Requirement A
Retype everything in the speaker introductions from "Chair: Alexi Mostrous, Editor" down to "Queens University, Canada.".
Requirement B
Continue the speaker introductions from where they stop.

___ Provided passage ___

Chair: Alexi Mostrous, Editor and Partner, Tortoise
Our special guests include:
Alice Enders, Head of Research at Enders Analysis, which provides a subscription research service covering the media, entertainment, mobile and fixed telecommunications industries in Europe, with a special focus on new technologies and media. Alice undertakes landmark research on the challenges and opportunities for creative industries in the digital age. Alice supplies consultancy services on music, licensing and B2B media. She is a former senior economist at the World Trade Organisation and was professor of economics at York University, Canada. Alice holds a doctorate in economics from Queens University, Canada.

___ Material provided ___

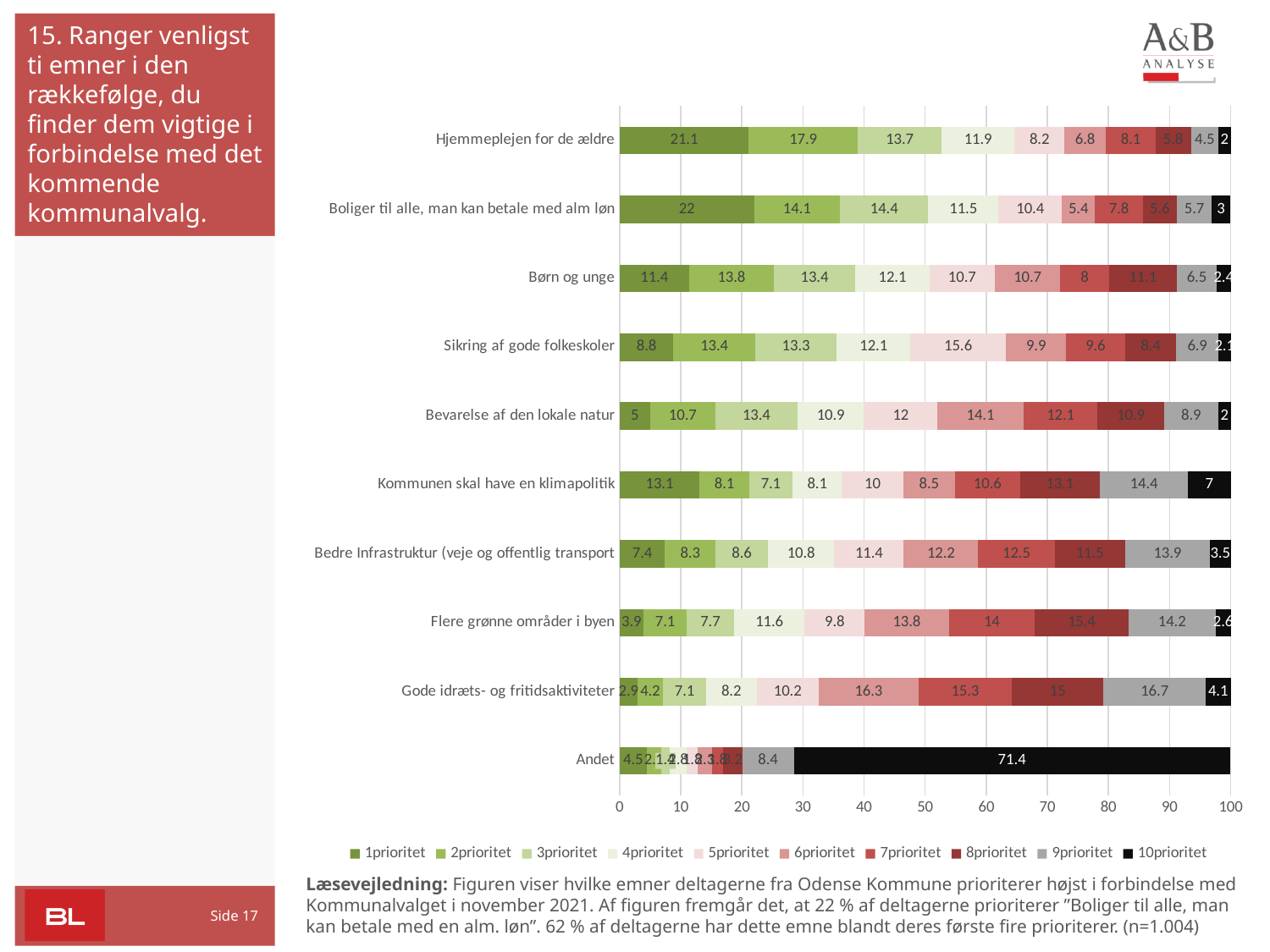
Which category has the lowest 1prioritet value? Gode idræts- og fritidsaktiviteter How many categories are shown on the chart? 10 Which category has the highest 1prioritet value? Boliger til alle, man kan betale med alm løn How many series does the legend list? 10 Which has the larger 9prioritet value: "Gode idræts- og fritidsaktiviteter" or "Flere grønne områder i byen"? Gode idræts- og fritidsaktiviteter What is the value of 1prioritet for "Boliger til alle, man kan betale med alm løn"? 22 What is the value of 9prioritet for "Gode idræts- og fritidsaktiviteter"? 16.7 What is the value of 10prioritet for "Andet"? 71.4 What is the difference between the 1prioritet values for "Boliger til alle, man kan betale med alm løn" and "Hjemmeplejen for de ældre"? 0.9 What kind of chart is shown on the slide? Stacked bar chart What is the value of 5prioritet for "Sikring af gode folkeskoler"? 15.6 What is the value of 1prioritet for "Hjemmeplejen for de ældre"? 21.1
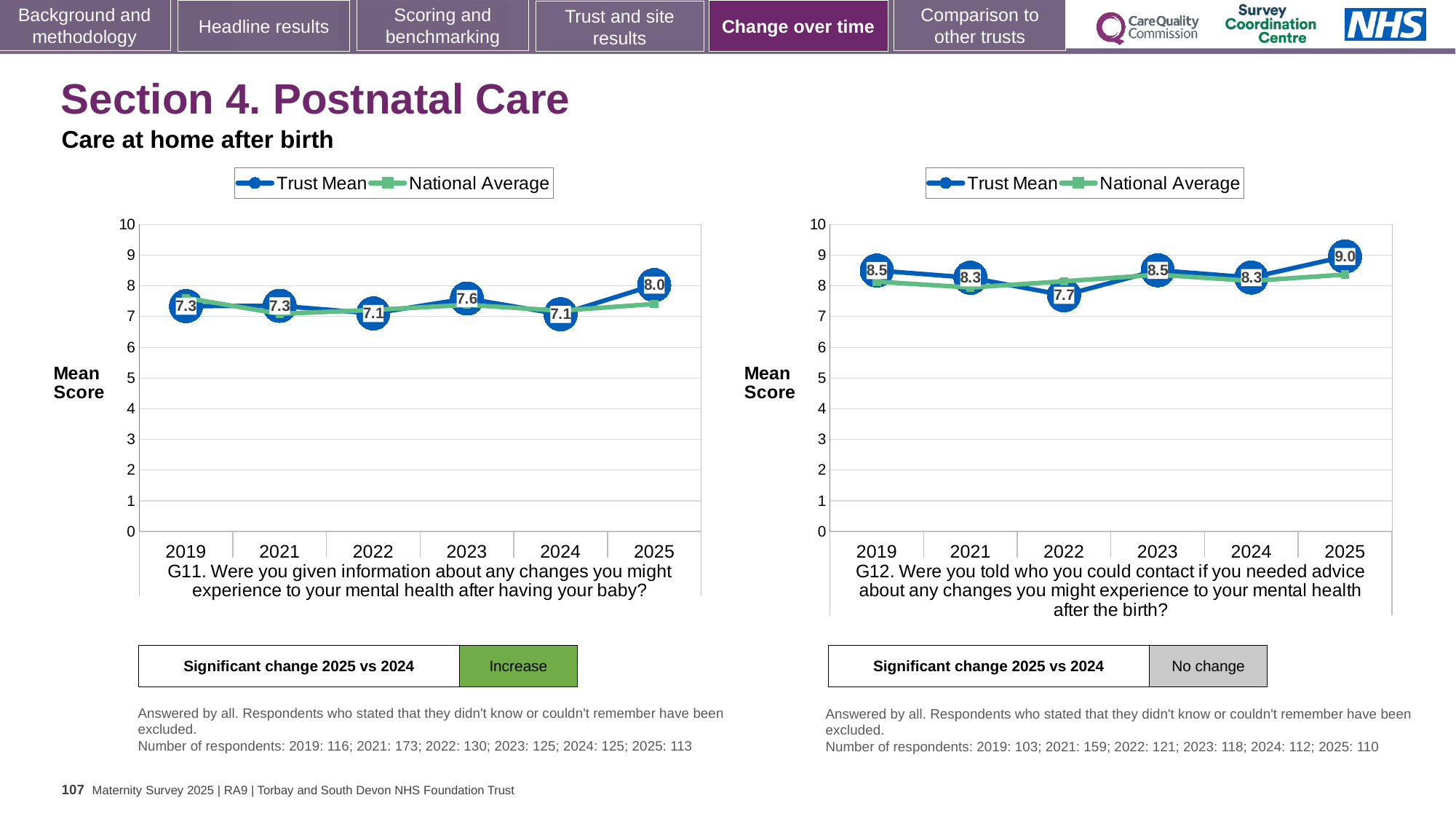
How many series does the legend of the G12 chart (right) list? 2 In the G12 chart (right), which year has the highest Trust Mean score? 2025 In the G11 chart (left), what is the Trust Mean score for 2023? 7.6 In the G11 chart (left), what is the Trust Mean score for 2025? 8.0 In the G12 chart (right), what is the difference between the Trust Mean scores for 2025 and 2022? 1.3 In the G12 chart (right), which year has the lowest Trust Mean score? 2022 In the G11 chart (left), which year has the highest Trust Mean score? 2025 How many years are plotted on the x axis of the G11 chart (left)? 6 What type of chart is the G11 chart (left)? Line chart In the G12 chart (right), is the Trust Mean score higher in 2019 or in 2021? 2019 In the G11 chart (left), what is the difference between the Trust Mean scores for 2025 and 2024? 0.9 In the G12 chart (right), what is the Trust Mean score for 2022? 7.7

___

Exercise output A
Chair: Alexi Mostrous, Editor and Partner, Tortoise
Our special guests include:
Alice Enders, Head of Research at Enders Analysis, which provides a subscription research service covering the media, entertainment, mobile and fixed telecommunications industries in Europe, with a special focus on new technologies and media. Alice undertakes landmark research on the challenges and opportunities for creative industries in the digital age. Alice supplies consultancy services on music, licensing and B2B media. She is a former senior economist at the World Trade Organisation and was professor of economics at York University, Canada. Alice holds a doctorate in economics from Queens University, Canada.

Exercise output B
Franklin Foer, a staff writer at The Atlantic and former editor of The New Republic, commentating on contemporary issues from a liberal perspective. In 2017, Frank published World Without Mind: The Existential Threat of Big Tech, which was named a New York Times notable book of 2017. Using Facebook, Amazon, Google, and Apple as case studies, World Without Mind argues for a closer examination for the role of technology in our lives, particularly the ways it is shaping the values of individuals globally.
Zachary Karabell, a New York-born author, columnist and investor who previously served as Head of Global Strategies at Envestnet, a publicly traded financial services firm. He currently hosts the podcast “What Could Go Right?” and analyses economic and political trends as president of River Twice Research.